What this task involves> Show every line of the records below that contains the string "with".

######

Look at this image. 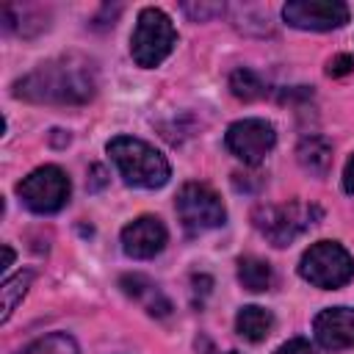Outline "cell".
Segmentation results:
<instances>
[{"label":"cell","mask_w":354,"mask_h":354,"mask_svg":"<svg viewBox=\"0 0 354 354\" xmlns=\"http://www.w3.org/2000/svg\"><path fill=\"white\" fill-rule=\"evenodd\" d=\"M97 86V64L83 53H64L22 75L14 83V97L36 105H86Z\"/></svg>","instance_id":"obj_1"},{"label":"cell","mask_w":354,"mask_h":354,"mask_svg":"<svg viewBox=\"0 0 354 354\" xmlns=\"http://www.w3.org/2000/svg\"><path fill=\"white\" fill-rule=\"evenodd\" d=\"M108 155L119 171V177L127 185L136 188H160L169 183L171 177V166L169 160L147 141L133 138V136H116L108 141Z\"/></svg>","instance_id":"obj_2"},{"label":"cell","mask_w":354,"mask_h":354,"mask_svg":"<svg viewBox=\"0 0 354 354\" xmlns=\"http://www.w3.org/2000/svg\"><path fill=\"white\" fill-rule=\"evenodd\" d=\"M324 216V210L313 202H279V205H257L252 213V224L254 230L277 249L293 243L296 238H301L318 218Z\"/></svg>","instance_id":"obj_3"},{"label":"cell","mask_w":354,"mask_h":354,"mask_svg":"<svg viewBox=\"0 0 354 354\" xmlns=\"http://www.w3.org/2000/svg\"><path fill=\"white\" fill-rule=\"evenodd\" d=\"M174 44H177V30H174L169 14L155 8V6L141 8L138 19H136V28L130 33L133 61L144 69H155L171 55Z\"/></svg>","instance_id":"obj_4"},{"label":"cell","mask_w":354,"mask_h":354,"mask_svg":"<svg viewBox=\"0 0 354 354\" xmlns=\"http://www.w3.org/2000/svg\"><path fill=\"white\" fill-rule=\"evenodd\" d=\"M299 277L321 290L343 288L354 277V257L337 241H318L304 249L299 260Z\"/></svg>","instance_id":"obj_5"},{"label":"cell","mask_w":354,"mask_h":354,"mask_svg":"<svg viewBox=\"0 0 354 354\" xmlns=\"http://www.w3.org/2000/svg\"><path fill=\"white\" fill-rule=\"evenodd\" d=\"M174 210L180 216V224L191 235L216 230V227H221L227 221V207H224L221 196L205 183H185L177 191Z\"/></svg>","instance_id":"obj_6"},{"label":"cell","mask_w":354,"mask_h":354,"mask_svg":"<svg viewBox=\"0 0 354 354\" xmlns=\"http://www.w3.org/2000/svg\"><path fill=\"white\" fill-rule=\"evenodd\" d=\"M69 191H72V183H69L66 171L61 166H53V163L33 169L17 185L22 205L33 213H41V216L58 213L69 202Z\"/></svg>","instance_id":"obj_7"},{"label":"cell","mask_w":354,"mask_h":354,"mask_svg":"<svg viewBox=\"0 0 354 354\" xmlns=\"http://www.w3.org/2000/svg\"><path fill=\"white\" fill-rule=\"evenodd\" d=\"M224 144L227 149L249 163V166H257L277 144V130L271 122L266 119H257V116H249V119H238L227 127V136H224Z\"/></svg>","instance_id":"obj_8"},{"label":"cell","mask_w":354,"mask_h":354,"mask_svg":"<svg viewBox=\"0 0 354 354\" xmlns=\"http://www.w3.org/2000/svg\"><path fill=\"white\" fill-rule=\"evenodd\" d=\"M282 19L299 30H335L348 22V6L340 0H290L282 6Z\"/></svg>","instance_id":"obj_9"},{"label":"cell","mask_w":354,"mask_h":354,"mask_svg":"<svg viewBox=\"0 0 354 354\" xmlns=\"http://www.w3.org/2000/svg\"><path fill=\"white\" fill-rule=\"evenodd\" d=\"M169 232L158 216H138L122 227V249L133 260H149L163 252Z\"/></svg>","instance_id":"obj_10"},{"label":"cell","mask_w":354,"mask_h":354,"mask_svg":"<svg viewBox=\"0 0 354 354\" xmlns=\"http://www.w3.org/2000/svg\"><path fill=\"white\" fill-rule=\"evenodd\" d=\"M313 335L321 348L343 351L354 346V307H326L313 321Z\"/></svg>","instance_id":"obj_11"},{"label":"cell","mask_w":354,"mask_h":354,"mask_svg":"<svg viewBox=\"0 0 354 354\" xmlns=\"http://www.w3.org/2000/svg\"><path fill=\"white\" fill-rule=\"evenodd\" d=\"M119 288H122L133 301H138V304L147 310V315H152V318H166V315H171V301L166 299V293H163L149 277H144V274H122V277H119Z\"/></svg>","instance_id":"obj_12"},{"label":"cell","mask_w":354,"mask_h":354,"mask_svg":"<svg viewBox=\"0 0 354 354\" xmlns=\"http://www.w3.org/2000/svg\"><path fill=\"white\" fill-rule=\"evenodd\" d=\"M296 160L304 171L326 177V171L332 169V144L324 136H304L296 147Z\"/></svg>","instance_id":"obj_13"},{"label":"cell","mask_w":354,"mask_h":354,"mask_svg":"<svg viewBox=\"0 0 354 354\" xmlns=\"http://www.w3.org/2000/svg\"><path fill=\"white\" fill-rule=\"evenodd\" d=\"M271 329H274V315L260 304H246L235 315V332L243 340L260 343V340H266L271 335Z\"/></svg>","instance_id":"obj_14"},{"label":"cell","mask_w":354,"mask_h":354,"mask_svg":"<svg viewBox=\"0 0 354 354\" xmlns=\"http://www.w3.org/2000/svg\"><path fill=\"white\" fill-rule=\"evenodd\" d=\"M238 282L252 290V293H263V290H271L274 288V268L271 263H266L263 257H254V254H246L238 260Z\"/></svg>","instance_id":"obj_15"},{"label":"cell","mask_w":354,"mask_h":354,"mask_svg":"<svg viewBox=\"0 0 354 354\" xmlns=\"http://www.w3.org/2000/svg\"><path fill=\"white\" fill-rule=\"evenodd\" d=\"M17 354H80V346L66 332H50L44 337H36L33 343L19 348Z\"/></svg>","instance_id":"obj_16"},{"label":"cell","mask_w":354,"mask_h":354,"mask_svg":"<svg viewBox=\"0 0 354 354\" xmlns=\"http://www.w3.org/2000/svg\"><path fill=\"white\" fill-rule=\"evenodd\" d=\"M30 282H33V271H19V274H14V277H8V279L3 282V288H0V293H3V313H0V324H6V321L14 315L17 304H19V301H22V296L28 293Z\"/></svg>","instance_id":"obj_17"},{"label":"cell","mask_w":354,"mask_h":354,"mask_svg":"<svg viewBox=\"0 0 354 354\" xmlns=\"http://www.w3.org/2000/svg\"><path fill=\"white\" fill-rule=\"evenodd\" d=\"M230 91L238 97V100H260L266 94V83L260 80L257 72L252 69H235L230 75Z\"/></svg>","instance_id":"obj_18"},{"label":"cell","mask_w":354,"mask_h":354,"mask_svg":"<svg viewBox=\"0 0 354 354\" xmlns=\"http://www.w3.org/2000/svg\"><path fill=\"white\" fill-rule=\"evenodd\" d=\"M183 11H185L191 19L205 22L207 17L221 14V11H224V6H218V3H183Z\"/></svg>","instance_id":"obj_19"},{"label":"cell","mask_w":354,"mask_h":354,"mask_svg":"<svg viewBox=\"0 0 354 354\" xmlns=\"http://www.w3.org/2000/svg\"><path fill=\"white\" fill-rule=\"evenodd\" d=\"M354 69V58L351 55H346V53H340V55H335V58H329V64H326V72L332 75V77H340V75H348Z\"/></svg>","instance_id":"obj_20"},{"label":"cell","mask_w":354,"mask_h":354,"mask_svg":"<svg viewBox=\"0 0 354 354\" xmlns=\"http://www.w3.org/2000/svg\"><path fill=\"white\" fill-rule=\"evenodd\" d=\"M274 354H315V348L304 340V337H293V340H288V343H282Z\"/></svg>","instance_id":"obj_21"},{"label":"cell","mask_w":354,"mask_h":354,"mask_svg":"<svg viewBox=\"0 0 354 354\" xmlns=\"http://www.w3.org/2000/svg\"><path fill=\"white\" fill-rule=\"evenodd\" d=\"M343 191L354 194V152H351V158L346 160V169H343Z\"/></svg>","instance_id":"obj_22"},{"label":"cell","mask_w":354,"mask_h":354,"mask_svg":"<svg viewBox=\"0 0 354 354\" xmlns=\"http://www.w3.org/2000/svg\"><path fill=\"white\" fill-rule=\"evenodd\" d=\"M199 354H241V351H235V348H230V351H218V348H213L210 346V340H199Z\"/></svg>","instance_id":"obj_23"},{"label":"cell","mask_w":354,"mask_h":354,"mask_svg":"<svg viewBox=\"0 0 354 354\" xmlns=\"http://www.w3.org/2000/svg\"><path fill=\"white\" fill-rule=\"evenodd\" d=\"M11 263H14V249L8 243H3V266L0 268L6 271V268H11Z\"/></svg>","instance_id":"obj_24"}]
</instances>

######

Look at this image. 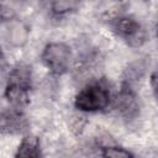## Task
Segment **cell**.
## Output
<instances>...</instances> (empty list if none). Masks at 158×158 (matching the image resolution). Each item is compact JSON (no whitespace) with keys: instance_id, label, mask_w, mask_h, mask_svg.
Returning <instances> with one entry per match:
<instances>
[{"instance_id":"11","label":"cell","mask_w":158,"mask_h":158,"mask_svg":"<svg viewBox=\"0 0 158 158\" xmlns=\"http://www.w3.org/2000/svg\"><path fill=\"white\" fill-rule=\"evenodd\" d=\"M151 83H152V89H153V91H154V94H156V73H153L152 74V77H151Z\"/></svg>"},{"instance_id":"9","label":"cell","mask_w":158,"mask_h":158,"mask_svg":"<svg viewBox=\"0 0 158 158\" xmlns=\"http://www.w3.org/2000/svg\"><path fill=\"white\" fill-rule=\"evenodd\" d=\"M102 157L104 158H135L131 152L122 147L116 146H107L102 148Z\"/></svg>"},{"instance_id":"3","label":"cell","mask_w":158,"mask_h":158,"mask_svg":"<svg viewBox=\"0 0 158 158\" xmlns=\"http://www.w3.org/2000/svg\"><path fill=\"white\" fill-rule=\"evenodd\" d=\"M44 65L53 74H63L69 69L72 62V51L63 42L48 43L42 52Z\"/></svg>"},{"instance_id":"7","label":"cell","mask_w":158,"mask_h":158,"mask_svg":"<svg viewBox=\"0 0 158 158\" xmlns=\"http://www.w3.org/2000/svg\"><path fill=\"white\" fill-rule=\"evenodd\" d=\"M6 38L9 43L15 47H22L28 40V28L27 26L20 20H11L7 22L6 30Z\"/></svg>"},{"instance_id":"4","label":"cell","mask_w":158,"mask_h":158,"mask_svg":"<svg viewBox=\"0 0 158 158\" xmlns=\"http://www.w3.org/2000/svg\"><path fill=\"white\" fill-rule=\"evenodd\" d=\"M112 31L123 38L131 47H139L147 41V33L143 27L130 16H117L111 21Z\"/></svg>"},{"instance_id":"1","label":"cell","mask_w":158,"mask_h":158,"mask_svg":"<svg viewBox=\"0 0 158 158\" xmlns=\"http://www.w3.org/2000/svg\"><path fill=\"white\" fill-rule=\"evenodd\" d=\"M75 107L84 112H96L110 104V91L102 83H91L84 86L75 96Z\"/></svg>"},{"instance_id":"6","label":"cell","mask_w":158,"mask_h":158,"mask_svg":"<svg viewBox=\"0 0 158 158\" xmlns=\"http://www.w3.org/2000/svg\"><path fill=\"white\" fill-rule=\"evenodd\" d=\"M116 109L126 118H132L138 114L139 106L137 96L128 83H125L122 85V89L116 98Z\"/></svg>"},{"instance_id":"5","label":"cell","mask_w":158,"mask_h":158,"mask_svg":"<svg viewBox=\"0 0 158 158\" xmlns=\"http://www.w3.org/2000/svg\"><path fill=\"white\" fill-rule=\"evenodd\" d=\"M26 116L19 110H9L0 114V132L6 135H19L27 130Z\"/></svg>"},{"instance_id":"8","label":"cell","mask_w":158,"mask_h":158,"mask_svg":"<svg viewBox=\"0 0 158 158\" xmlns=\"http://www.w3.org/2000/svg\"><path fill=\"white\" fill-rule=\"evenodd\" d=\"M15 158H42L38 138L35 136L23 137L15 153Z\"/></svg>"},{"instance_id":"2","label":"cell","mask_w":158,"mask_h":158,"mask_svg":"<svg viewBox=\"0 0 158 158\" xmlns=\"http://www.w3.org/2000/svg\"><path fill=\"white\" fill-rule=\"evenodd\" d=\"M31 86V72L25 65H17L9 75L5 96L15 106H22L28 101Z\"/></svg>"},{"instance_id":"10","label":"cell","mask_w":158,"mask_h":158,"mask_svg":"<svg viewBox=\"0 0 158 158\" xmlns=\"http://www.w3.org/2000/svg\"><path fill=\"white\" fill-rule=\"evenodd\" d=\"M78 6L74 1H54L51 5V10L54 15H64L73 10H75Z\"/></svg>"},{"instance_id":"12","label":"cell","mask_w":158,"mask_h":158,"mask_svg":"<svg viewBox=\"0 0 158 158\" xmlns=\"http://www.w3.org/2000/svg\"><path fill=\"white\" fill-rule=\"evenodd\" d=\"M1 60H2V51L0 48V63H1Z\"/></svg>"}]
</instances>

######

Response to the exercise>
<instances>...</instances> (empty list if none). Masks at 158×158 (matching the image resolution). Each item is compact JSON (no whitespace) with keys: instance_id, label, mask_w, mask_h, mask_svg.
Returning <instances> with one entry per match:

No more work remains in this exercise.